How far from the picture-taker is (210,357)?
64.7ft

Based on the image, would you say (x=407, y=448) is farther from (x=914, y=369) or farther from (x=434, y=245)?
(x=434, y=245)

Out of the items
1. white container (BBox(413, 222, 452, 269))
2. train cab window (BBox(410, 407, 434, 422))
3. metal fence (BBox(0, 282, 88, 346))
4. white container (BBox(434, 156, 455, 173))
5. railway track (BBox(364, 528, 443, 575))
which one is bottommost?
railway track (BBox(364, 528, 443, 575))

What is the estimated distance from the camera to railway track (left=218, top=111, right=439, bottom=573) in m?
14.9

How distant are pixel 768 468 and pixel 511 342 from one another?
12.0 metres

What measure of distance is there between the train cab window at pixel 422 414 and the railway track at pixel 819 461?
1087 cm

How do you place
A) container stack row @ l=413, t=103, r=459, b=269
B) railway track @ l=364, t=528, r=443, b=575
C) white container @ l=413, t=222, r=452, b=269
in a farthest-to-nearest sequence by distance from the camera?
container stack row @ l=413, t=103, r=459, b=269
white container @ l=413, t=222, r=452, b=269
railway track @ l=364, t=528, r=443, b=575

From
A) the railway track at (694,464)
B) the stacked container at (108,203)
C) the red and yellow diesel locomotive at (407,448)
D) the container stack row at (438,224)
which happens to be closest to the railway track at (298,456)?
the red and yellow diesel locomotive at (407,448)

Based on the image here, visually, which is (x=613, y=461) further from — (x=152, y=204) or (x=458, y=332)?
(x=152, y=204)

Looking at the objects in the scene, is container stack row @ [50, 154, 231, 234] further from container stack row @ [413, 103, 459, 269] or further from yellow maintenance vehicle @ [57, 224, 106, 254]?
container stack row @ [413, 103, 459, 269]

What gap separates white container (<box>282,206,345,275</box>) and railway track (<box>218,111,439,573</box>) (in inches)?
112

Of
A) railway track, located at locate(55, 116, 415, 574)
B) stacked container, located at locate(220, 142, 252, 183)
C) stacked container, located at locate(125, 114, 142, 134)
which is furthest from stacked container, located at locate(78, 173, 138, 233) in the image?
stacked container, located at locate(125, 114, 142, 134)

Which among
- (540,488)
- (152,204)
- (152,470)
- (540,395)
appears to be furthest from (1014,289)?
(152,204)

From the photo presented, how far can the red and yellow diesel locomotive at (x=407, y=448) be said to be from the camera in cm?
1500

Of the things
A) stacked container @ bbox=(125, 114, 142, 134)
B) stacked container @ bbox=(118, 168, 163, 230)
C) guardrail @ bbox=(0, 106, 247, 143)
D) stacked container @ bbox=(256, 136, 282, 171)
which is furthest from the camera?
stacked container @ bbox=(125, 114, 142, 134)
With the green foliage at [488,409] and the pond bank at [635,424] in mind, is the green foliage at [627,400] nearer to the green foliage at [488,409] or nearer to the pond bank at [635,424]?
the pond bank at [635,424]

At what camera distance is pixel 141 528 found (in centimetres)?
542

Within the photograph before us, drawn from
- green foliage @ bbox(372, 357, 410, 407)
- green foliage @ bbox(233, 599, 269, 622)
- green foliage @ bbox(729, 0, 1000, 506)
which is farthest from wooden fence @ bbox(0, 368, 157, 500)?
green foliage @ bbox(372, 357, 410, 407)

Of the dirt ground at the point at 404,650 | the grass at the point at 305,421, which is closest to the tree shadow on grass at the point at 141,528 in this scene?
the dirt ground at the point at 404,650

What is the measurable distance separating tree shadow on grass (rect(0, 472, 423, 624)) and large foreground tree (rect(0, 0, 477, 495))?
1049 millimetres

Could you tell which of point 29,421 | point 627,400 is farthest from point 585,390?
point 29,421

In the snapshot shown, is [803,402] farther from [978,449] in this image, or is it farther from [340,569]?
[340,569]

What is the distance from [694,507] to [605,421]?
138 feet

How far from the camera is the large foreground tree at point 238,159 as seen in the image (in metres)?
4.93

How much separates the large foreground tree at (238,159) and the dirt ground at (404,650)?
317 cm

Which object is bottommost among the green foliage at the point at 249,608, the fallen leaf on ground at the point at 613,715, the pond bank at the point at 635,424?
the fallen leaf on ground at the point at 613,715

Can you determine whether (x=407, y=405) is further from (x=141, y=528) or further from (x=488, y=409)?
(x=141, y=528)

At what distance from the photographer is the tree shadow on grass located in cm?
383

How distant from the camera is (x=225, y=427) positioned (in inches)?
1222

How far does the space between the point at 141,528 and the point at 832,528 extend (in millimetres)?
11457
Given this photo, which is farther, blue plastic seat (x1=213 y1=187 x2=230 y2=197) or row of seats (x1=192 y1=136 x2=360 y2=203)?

TASK PROMPT: Every entry must be quoted exactly as it appears above.

OUTPUT OF THE TASK:
How far from the picture-taker is (210,357)?
64.7ft

Based on the image, would you say (x=407, y=448) is farther from (x=914, y=369) or farther from (x=434, y=245)?
(x=434, y=245)

Out of the items
1. white container (BBox(413, 222, 452, 269))
2. train cab window (BBox(410, 407, 434, 422))
3. metal fence (BBox(0, 282, 88, 346))
4. white container (BBox(434, 156, 455, 173))
5. railway track (BBox(364, 528, 443, 575))
which one is bottommost?
railway track (BBox(364, 528, 443, 575))

What is the estimated distance from the camera to railway track (left=218, top=111, right=439, bottom=573) in m?
14.9

How distant are pixel 768 468 and pixel 511 342 from one another?
12.0 metres

What measure of distance is there between the train cab window at pixel 422 414 and the railway track at pixel 819 461?
1087 cm

How do you place
A) container stack row @ l=413, t=103, r=459, b=269
B) railway track @ l=364, t=528, r=443, b=575
C) white container @ l=413, t=222, r=452, b=269
in a farthest-to-nearest sequence by distance from the camera?
container stack row @ l=413, t=103, r=459, b=269
white container @ l=413, t=222, r=452, b=269
railway track @ l=364, t=528, r=443, b=575

From
A) the railway track at (694,464)
B) the stacked container at (108,203)
C) the red and yellow diesel locomotive at (407,448)
D) the container stack row at (438,224)
which happens to be closest to the railway track at (298,456)?
the red and yellow diesel locomotive at (407,448)

Based on the image here, visually, which is (x=613, y=461) further from — (x=152, y=204) or (x=458, y=332)?
(x=152, y=204)

Looking at the objects in the scene, is container stack row @ [50, 154, 231, 234] further from container stack row @ [413, 103, 459, 269] or further from yellow maintenance vehicle @ [57, 224, 106, 254]?
container stack row @ [413, 103, 459, 269]

What gap separates white container (<box>282,206,345,275</box>) and railway track (<box>218,111,439,573</box>) (in inches)?
112

Of
A) railway track, located at locate(55, 116, 415, 574)
B) stacked container, located at locate(220, 142, 252, 183)
C) stacked container, located at locate(125, 114, 142, 134)
which is furthest from stacked container, located at locate(78, 173, 138, 233) in the image?
stacked container, located at locate(125, 114, 142, 134)

Which among
- (540,488)
- (152,204)
- (152,470)
- (540,395)
appears to be furthest from (1014,289)?
(152,204)

From the photo presented, how far can the red and yellow diesel locomotive at (x=407, y=448) be said to be from the camera in cm?
1500

Of the things
A) stacked container @ bbox=(125, 114, 142, 134)
B) stacked container @ bbox=(118, 168, 163, 230)
C) guardrail @ bbox=(0, 106, 247, 143)
D) stacked container @ bbox=(256, 136, 282, 171)
which is furthest from the camera?
stacked container @ bbox=(125, 114, 142, 134)
With the green foliage at [488,409] and the pond bank at [635,424] in mind, is the green foliage at [627,400] nearer to the green foliage at [488,409] or nearer to the pond bank at [635,424]?
the pond bank at [635,424]

At what camera distance is pixel 141 528 found (in centimetres)?
542

Within the photograph before us, drawn from
- green foliage @ bbox(372, 357, 410, 407)
- green foliage @ bbox(233, 599, 269, 622)
- green foliage @ bbox(729, 0, 1000, 506)
which is farthest from wooden fence @ bbox(0, 368, 157, 500)?
green foliage @ bbox(372, 357, 410, 407)

Of the dirt ground at the point at 404,650 | the grass at the point at 305,421, which is closest to the tree shadow on grass at the point at 141,528 in this scene?
the dirt ground at the point at 404,650

What is the measurable distance separating tree shadow on grass (rect(0, 472, 423, 624)) and large foreground tree (rect(0, 0, 477, 495))?
1049 millimetres

Could you tell which of point 29,421 | point 627,400 is farthest from point 585,390?
point 29,421

In the snapshot shown, is [803,402] farther from [978,449] in this image, or is it farther from [340,569]?
[340,569]

What is the distance from [694,507] to [605,421]?
138 feet

How far from the camera is the large foreground tree at point 238,159 as seen in the image (in metres)?
4.93

How much separates the large foreground tree at (238,159) and the dirt ground at (404,650)?
317 cm

Which object is bottommost among the green foliage at the point at 249,608, the fallen leaf on ground at the point at 613,715, the pond bank at the point at 635,424?
the fallen leaf on ground at the point at 613,715

Can you determine whether (x=407, y=405) is further from (x=141, y=528) or further from (x=488, y=409)?
(x=141, y=528)

At what distance from the photographer is the tree shadow on grass located in cm?
383

How distant from the camera is (x=225, y=427) positioned (in inches)?
1222

How far does the space between the point at 141,528 and the point at 832,528 extend (in millimetres)?
11457
Given this photo, which is farther, blue plastic seat (x1=213 y1=187 x2=230 y2=197) or row of seats (x1=192 y1=136 x2=360 y2=203)?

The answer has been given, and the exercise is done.